Department of Molecular Biology and Genetics, Cornell University, Ithaca, NY 14853, USA.
Mol Syst Biol. 2011 Dec 20;7:563. doi: 10.1038/msb.2011.96.
Progress in systems biology depends on accurate descriptions of biological networks. Connections in a regulatory network are identified as correlations of gene expression across a set of environmental or genetic perturbations. To use this information to predict system behavior, we must test how the nature of perturbations affects topologies of networks they reveal. To probe this question, we focused on metabolism of Drosophila melanogaster. Our source of perturbations is a set of crosses among 92 wild-derived lines from five populations, replicated in a manner permitting separate assessment of the effects of genetic variation and environmental fluctuation. We directly assayed activities of enzymes and levels of metabolites. Using a multivariate Bayesian model, we estimated covariance among metabolic parameters and built fine-grained probabilistic models of network topology. The environmental and genetic co-regulation networks are substantially the same among five populations. However, genetic and environmental perturbations reveal qualitative differences in metabolic regulation, suggesting that environmental shifts, such as diet modifications, produce different systemic effects than genetic changes, even if the primary targets are the same.

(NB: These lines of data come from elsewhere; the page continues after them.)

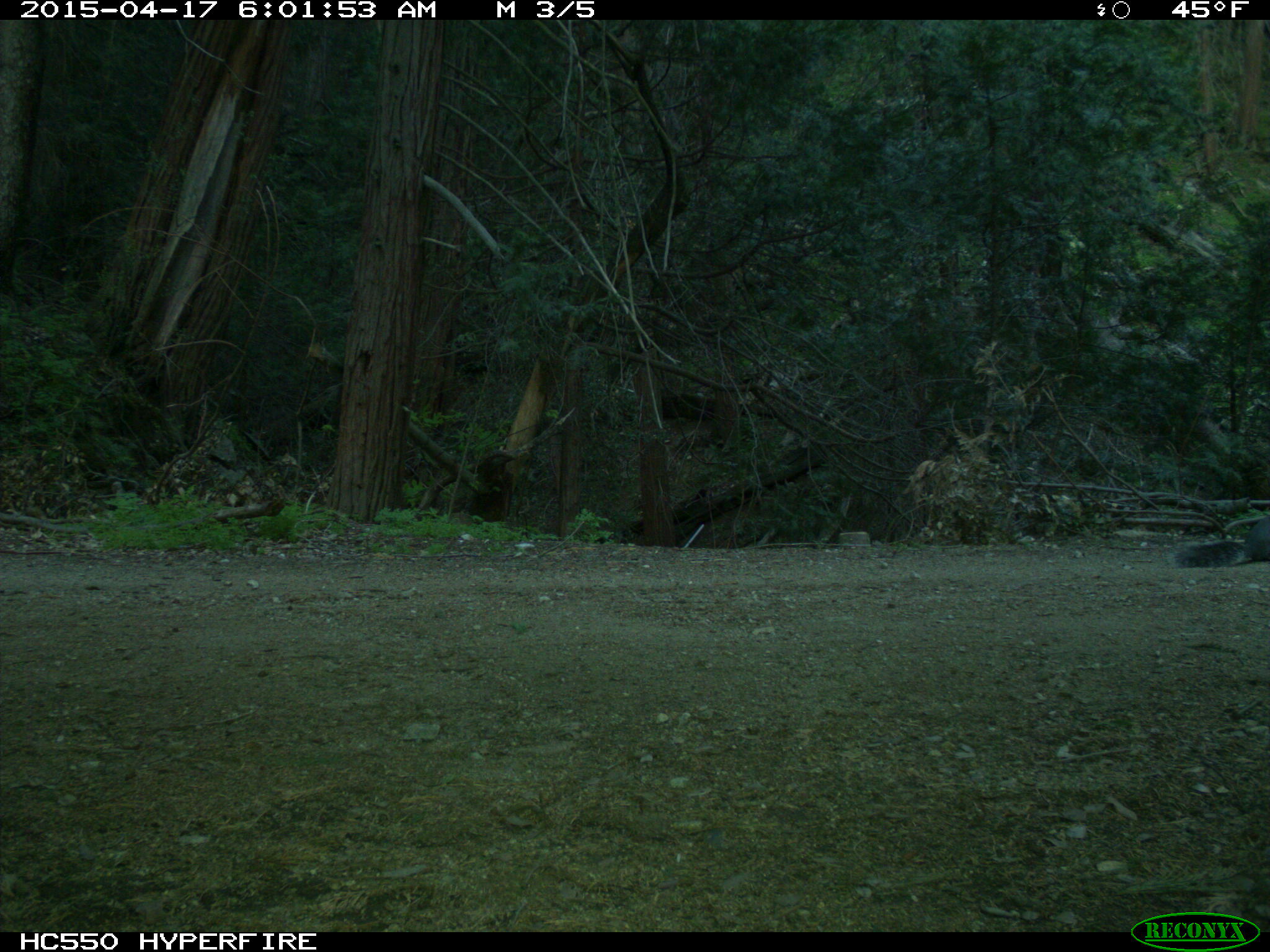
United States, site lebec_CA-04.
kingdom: Animalia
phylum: Chordata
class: Mammalia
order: Rodentia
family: Sciuridae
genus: Sciurus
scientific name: Sciurus carolinensis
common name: eastern gray squirrel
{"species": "Sciurus carolinensis (eastern gray squirrel)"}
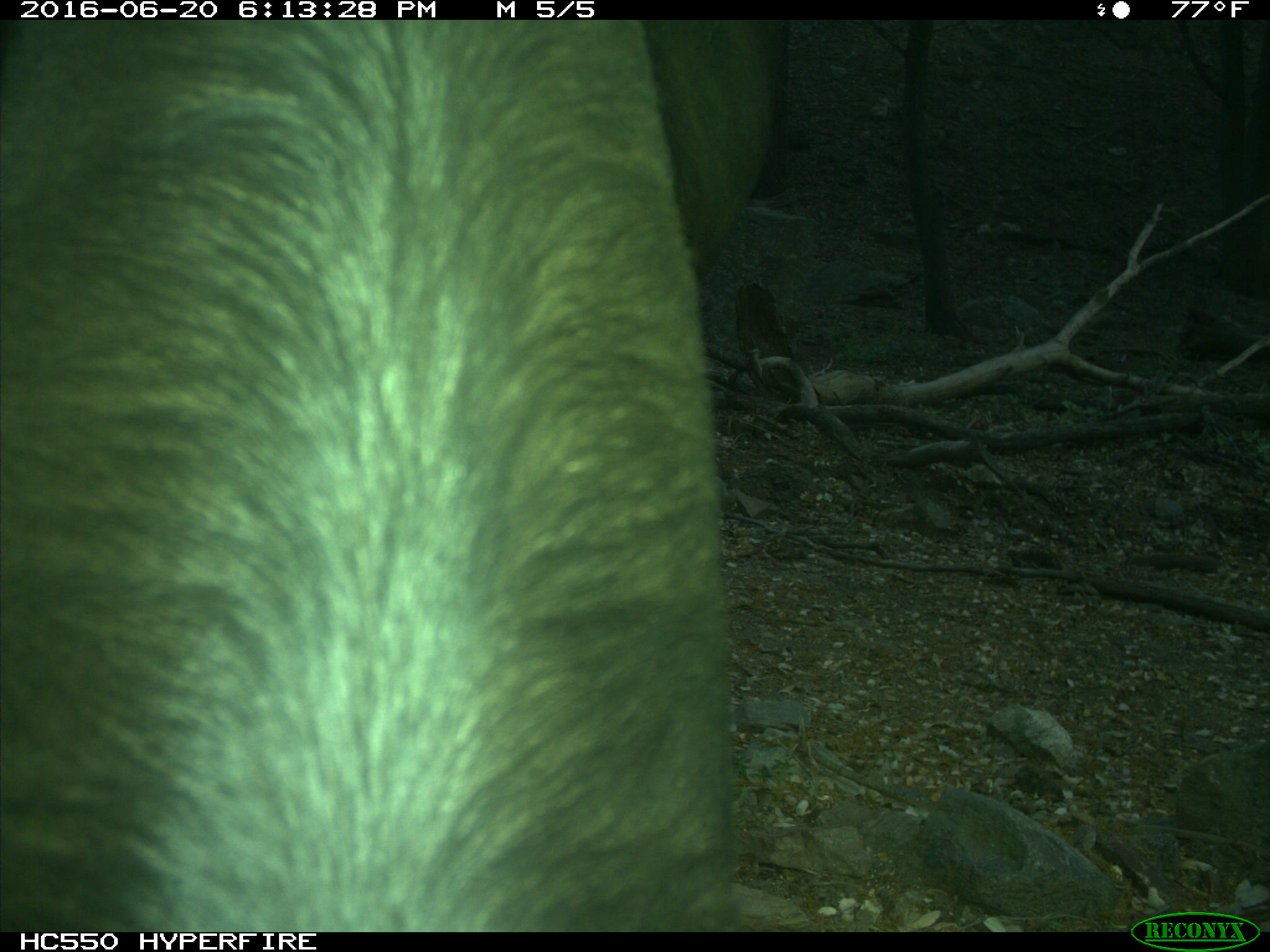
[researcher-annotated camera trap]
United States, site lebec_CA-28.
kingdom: Animalia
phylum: Chordata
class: Mammalia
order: Artiodactyla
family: Bovidae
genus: Bos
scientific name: Bos taurus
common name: domestic cow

系统生物学的进展取决于对生物网络的准确描述。调控网络中的连接被确定为一组环境或遗传扰动中基因表达的相关性。为了利用这些信息来预测系统行为,我们必须测试扰动的性质如何影响它们揭示的网络拓扑结构。为了探究这个问题,我们专注于黑腹果蝇的新陈代谢。我们的扰动源是来自五个种群的 92 个野生衍生系的一组杂交,以允许分别评估遗传变异和环境波动影响的方式进行复制。我们直接测定了酶的活性和代谢物的水平。使用多元贝叶斯模型,我们估计了代谢参数之间的协方差,并构建了网络拓扑的精细概率模型。五个种群中的环境和遗传共同调控网络基本相同。然而,遗传和环境扰动揭示了代谢调控的定性差异,表明环境变化(如饮食改变)产生的系统效应与遗传变化不同,即使主要靶标相同也是如此。